With this funding, the SCDF will establish a one-year collaborative project, called “Networking Sickle Cell for Vaccine Access in the Western Region.” In addition to SCD patients in California, it will target people living in at least five other states, including Nevada, Oregon, Washington, Arizona, and Colorado.

The program will involve SCDF’s satellite offices and the Pacific Sickle Cell Regional Collaborative, a network of SCD community-based organizations throughout 13 states in the Pacific Region.

By using the existing programs, services, and activities of these organizations, the foundation expects to rapidly form teams within each participating state to improve COVID-19 vaccine education, increase access to vaccine sites, and get as many people vaccinated as possible.

The teams supported by this grant will answer individual questions, help make vaccine appointments, and assist with transportation and other needs.

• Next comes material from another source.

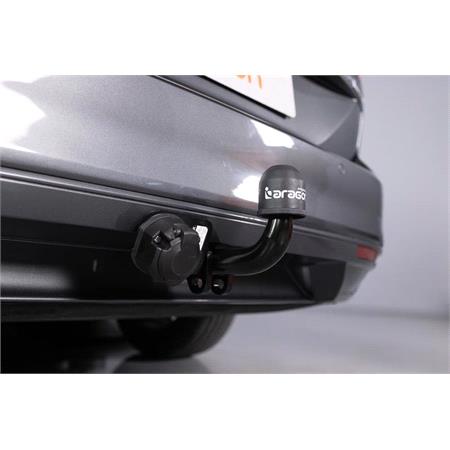 Aragon Swan Neck Ball Towbar for Volkswagen GOLF VII Estate 2017 to 2019 (Facelift Models, Including R Line / PHEV)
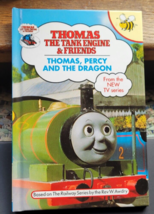 Hardback Book Thomas The Tank Engine &amp; Friends TV Series Rev W. Awdry Cute Nice - £5.67 GBP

“It’s absolutely critical that all Californians are vaccinated in order to help reach herd immunity,” said Asuquo Moses Akpan, president of the Sickle Cell Foundation of Arizona.

“We’re so grateful to have this partnership with the Sickle Cell Disease Foundation and to be the messengers in our community to make sure all populations and all individuals are protected against COVID-19,” Akpan said.

SCDF was among 127 organizations awarded funding by the Health Resources and Services Administration in July. The agency altogether granted $121 million to support vaccine education and increase vaccine confidence, and to address barriers to vaccination among people in underserved communities.